Professor of Immunology and Infectious Diseases
As an obligate intracellular parasite that lives in the cytoplasm of its mammalian host cell, the Chagas’ disease parasite, Trypanosoma cruzi, forges functional connections with its host cell in order to survive. In other words, T. cruzi becomes part of an integrated biological system: the ‘host-parasite network’. Research in my laboratory seeks to understand how T. cruzi exploits host functions to establish intracellular infection in mammalian cells. Our general approach has been to view this relationship through the lens of the mammalian host cell, where our studies have probed mechanisms of host cell entry by T. cruzi, identified cellular pathways that support intracellular replication of the parasite and have determined the impact of infection on host gene expression and physiology. In these efforts, we have exploited a combination of genomic, transcriptomic and cell biological approaches. With the advancement of genome-scale technologies, we are now in a position to integrate parasite and host gene expression data with host functional genomic data to expose biological networks representing metabolic cross talk between host and parasite. Our recent functional genomic studies, for example, indicate critical points in host metabolic networks to which T. cruzi parasites couple their metabolic needs. The role of host cellular metabolism in supporting T. cruzi infection is a new area of investigation in the Chagas’ disease field that we are excited to develop with key collaborators. These studies will provide essential insights into the fundamental basis for T. cruzi parasitism, which has the potential to be leveraged in the development of novel therapeutics for Chagas’ disease.
Current projects in the lab include the study of host fatty acid metabolism and its role in fueling T. cruzi replication in myoblasts and iPSC-derived human cardiomyocytes; the role of host cytoskeletal dynamics in supporting intracellular parasite growth; and the use of transcriptomic signatures (RNA-Seq) to predict metabolic and functional adaptation in T. cruzi developmental stages and across recent parasite isolates.
Ph.D., 1993, University of Western Ontario, Molecular and Cellular Parisitology.
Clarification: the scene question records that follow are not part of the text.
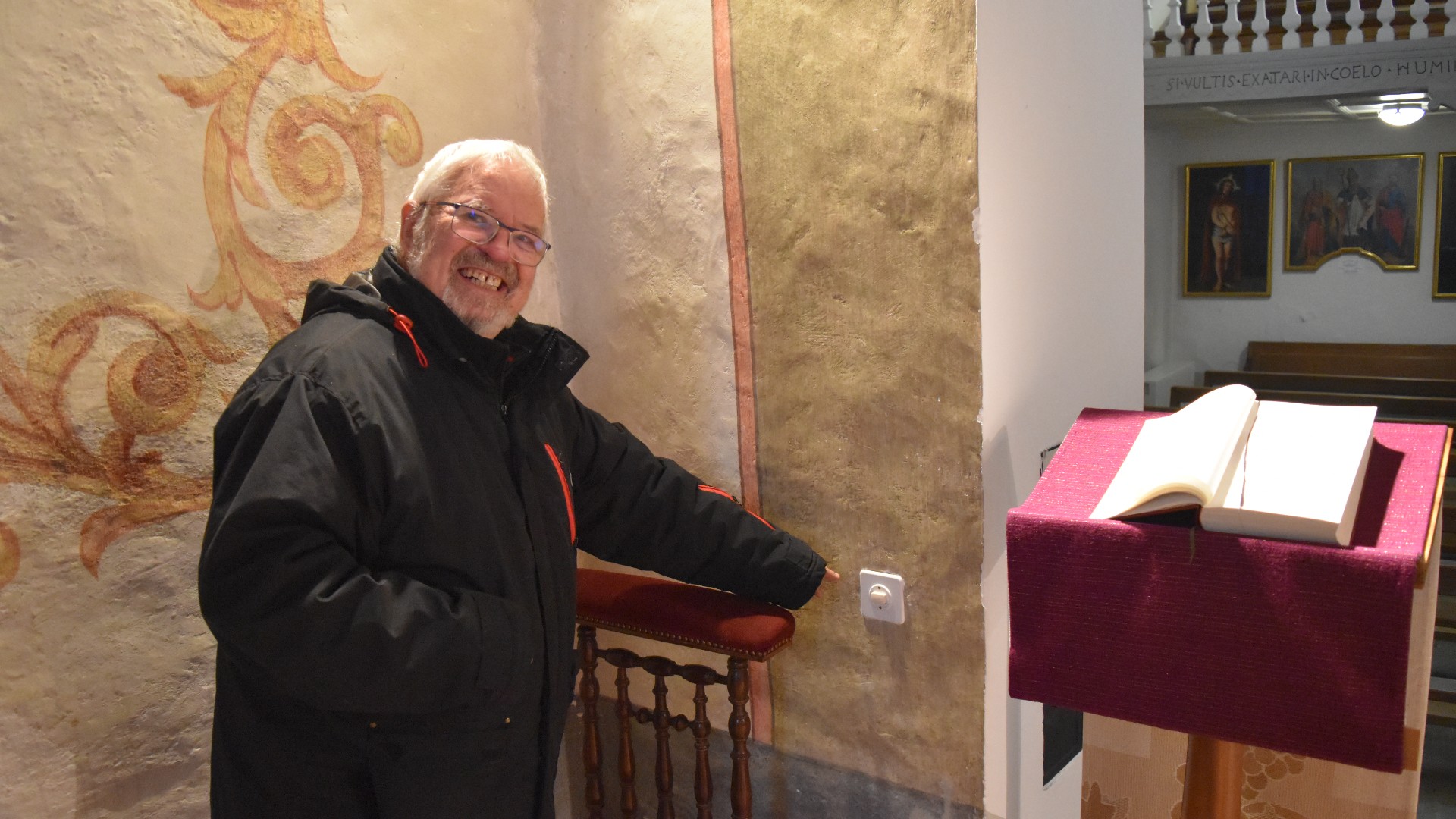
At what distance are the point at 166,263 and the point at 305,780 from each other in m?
0.98

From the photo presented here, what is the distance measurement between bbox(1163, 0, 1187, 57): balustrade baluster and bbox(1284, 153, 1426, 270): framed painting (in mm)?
2851

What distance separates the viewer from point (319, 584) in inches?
56.8

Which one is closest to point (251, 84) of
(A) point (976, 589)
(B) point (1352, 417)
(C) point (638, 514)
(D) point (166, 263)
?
(D) point (166, 263)

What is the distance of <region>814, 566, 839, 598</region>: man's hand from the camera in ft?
7.11

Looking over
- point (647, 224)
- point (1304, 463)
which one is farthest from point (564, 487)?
point (1304, 463)

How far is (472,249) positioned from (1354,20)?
29.5ft

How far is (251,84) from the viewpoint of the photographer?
200cm

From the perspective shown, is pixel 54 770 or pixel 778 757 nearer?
pixel 54 770

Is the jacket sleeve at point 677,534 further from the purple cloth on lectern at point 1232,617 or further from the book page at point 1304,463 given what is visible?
the book page at point 1304,463

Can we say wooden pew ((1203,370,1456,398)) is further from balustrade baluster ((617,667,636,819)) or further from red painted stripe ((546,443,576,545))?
red painted stripe ((546,443,576,545))

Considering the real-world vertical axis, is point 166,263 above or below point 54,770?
above

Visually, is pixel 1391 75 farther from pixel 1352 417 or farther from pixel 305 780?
pixel 305 780

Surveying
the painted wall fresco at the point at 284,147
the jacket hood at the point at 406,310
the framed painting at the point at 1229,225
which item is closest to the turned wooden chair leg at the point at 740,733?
the jacket hood at the point at 406,310

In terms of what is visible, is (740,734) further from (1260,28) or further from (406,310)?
(1260,28)
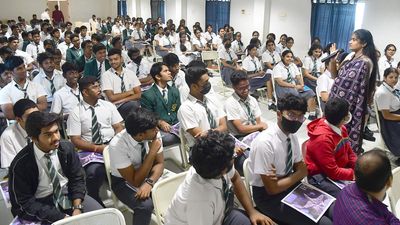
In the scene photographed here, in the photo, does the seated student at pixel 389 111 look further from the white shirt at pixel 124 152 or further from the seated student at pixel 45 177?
the seated student at pixel 45 177

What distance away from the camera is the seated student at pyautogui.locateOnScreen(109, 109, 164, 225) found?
2.28 meters

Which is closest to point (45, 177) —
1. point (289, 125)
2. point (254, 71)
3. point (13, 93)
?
point (289, 125)

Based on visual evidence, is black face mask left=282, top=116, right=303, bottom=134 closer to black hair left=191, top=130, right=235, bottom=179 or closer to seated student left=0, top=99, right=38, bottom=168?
black hair left=191, top=130, right=235, bottom=179

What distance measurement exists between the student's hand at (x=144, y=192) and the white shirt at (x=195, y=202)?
1.88 feet

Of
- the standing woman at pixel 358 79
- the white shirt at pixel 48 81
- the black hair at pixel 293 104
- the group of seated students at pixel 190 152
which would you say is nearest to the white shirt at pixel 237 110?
the group of seated students at pixel 190 152

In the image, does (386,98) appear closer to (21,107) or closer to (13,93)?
(21,107)

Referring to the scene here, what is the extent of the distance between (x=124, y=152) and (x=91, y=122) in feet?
2.77

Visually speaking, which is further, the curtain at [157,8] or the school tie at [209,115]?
the curtain at [157,8]

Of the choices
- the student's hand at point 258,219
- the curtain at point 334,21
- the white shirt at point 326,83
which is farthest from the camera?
the curtain at point 334,21

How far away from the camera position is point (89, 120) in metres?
3.03

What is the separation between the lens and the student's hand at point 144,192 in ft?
7.47

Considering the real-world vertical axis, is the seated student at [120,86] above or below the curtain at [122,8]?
below

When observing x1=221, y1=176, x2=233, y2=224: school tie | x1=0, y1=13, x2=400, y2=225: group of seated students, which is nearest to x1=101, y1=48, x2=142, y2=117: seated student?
x1=0, y1=13, x2=400, y2=225: group of seated students

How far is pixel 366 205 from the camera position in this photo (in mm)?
1557
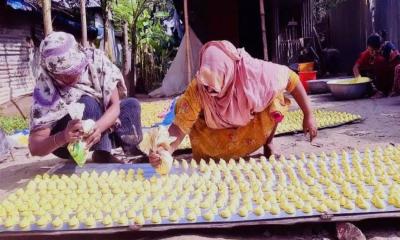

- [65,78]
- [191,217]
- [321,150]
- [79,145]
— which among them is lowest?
[321,150]

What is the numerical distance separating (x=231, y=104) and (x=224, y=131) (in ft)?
1.12

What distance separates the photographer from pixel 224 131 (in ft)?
11.1

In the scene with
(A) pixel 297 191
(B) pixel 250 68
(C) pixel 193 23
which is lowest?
(A) pixel 297 191

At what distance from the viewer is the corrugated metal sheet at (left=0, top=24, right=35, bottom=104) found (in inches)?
369

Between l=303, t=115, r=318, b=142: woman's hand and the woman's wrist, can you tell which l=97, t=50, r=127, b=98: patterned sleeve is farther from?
l=303, t=115, r=318, b=142: woman's hand

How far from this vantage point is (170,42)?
16.2 meters

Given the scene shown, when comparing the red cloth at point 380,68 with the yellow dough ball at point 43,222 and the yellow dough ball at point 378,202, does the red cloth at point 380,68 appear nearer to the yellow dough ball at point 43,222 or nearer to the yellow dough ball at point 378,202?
the yellow dough ball at point 378,202

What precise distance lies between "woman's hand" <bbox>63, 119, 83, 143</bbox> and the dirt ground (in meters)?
0.90

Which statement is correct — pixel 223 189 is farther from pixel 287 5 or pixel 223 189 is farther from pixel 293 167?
pixel 287 5

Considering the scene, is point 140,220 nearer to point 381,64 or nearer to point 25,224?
point 25,224

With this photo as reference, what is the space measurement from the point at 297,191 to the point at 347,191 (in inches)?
10.3

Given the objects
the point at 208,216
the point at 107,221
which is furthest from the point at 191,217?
the point at 107,221

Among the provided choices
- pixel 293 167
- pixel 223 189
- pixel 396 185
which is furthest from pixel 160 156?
pixel 396 185

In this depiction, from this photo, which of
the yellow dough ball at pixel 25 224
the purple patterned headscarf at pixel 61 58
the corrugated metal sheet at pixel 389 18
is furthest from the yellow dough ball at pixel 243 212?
the corrugated metal sheet at pixel 389 18
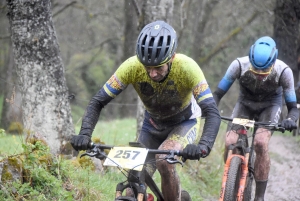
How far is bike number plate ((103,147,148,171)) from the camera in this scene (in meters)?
3.77

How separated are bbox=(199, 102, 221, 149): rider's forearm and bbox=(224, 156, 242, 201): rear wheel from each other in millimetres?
1412

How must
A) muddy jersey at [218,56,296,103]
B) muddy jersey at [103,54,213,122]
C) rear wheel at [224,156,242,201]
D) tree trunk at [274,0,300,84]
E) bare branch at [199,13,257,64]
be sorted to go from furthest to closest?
bare branch at [199,13,257,64] < tree trunk at [274,0,300,84] < muddy jersey at [218,56,296,103] < rear wheel at [224,156,242,201] < muddy jersey at [103,54,213,122]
Post-doctoral fellow, 1993-1998, Yale University School of Medicine. Host-pathogen interactions; parasitology; cell biology.
B.Sc., 1986, University of Western Ontario. Microbiology.
Caradonna K.L., Engel, J.C., Jacobi, D., Lee, C.H, Burleigh. B.A. 2013. Host metabolism regulates intracellular growth of Trypanosoma cruzi. Cell Host & Microbe 13, 108–117.
Zhao, X., Kumar, P., Shah-Simpson, S., Caradonna, K.L., Galjart, N., Teygong, C., Blader, I., Wittmann, T., Burleigh, B.A. 2013. Regulation of Trypanosoma cruzi infection by the host microtubule plus-end binding protein CLASP1. Cellular Microbiology 15:571-584.
Padmanabhan, P.K, Polidoro, R.B., Barteneva, N.S., Gazzinelli, R.T., Burleigh B.A. 2015. Transient transfection and expression of foreign and endogenous genes in the intracellular stages of Trypanosoma cruzi. Mol. Biochem. Parasitol. 198(2):100-103.